Куприна хватило Журе ровно на три ночи. Толстый фолиант был не проглочен, а скорее прожеван, словно недоваренный кусок старой говядины, который приходилось жрать за неимением ничего съестного.

— Вань, а этот Куприн случайно не суициднулся? — поинтересовался Серёга, подводя итог прочитанному.

— Нет. Почему спросил?

— Я бы от такой постной житухи наверняка вскрылся. Фуфлогон какой-то. Писал бред тоскливый. Тоже мне — великая русская литература…

— Расскажи-ка, мурлыкин, о чем прочёл? — подмигнул Сергеич.

— Ну, природа-погода, две подружки встретились, одна дурней другой. А вся движуха, короче, в Германии происходит. И заплыл туда один Вася, его в России за бизнес кинули, чуть в лесу не потеряли, и он сквозанул на последнее бабло в какой-то немецкий колхоз. Там этот Вася запутал богатую бабу, тоже из наших, тупо решив подобедать у той бабла. Ну, там месим-трясим, вместе везде лазили, летали по синеве. А у Васи невеста, молодая, красивая, ждет, надеется и верит. И по концухе он реально запал на эту старую телку, а лохушке своей расход выписал.

— И всё?

— Почти. Совсем немного осталось дочитать. И один этот фонарь на сто восемьдесят семь страниц.

— Мурлыкин, а ты "Войну и мир" читал?

— Не-а. Я кино смотрел.

— Внимательно смотрел?

— Жевал-дремал. А что, дядя?

— Расскажешь нам как-нибудь в своей оригинальной интерпретации.

— Вань, а посоветуй что-нибудь в библиотеке взять, только не русское.
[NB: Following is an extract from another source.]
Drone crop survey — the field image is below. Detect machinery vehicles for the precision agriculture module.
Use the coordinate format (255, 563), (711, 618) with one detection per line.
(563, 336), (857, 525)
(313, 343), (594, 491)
Хватит.

— Попробуй Гюго "Человек, который смеется", — посоветовал я в корыстном расчете на захватывающий пересказ.

Сказано-сделано, и через неделю Марина Львовна в своем неизменном синем фартуке, скрывающем "псиновские" погоны, просунула в кормушку томик французского классика грязно-жёлтого цвета с бледным фантиком инвентарного номера.

Повертев в руках издание и удручившись мелким шрифтом, весь терзаемый сомнением в правильности литературного выбора, Жура все же решился. Он принялся за чтение, пыхтя себе под нос и перебирая губами текущий текст.

Последние дней десять книга его полностью поглотила. Он старался читать по ночам, чтобы не отвлекаться и не терять переплетения сюжетных линий. Но сегодня Жура решил не дожидаться тюремного полумрака дежурного фонаря. До развязки оставалось страниц пятнадцать — ожидание финала тяготило. При осмыслении французского классика Жура изо дня в день баловал камеру цитатами, в которых находил или отражение собственных мыслей, или ответы на неразрешенные вопросы.

— "Но детям неведом тот способ взлома тюремной двери, который именуется самоубийством"! Каково! А?! Может, ломанемся всей хатой?! — восторженно предложил он.

— Ломанись фаршем через решетку, — усмехнулся Олег.

— Олег, ты боишься смерти? — с серьезным лицом вопрошал Жура и, не дожидаясь ответа, продолжал: — Смотри, как здесь написано: "Смерть — свобода, даруемая вечностью". Прямо в десятку! Олигарх, давай сорвемся отсюда. Вскроемся и сорвемся. Сначала ты, а я следом.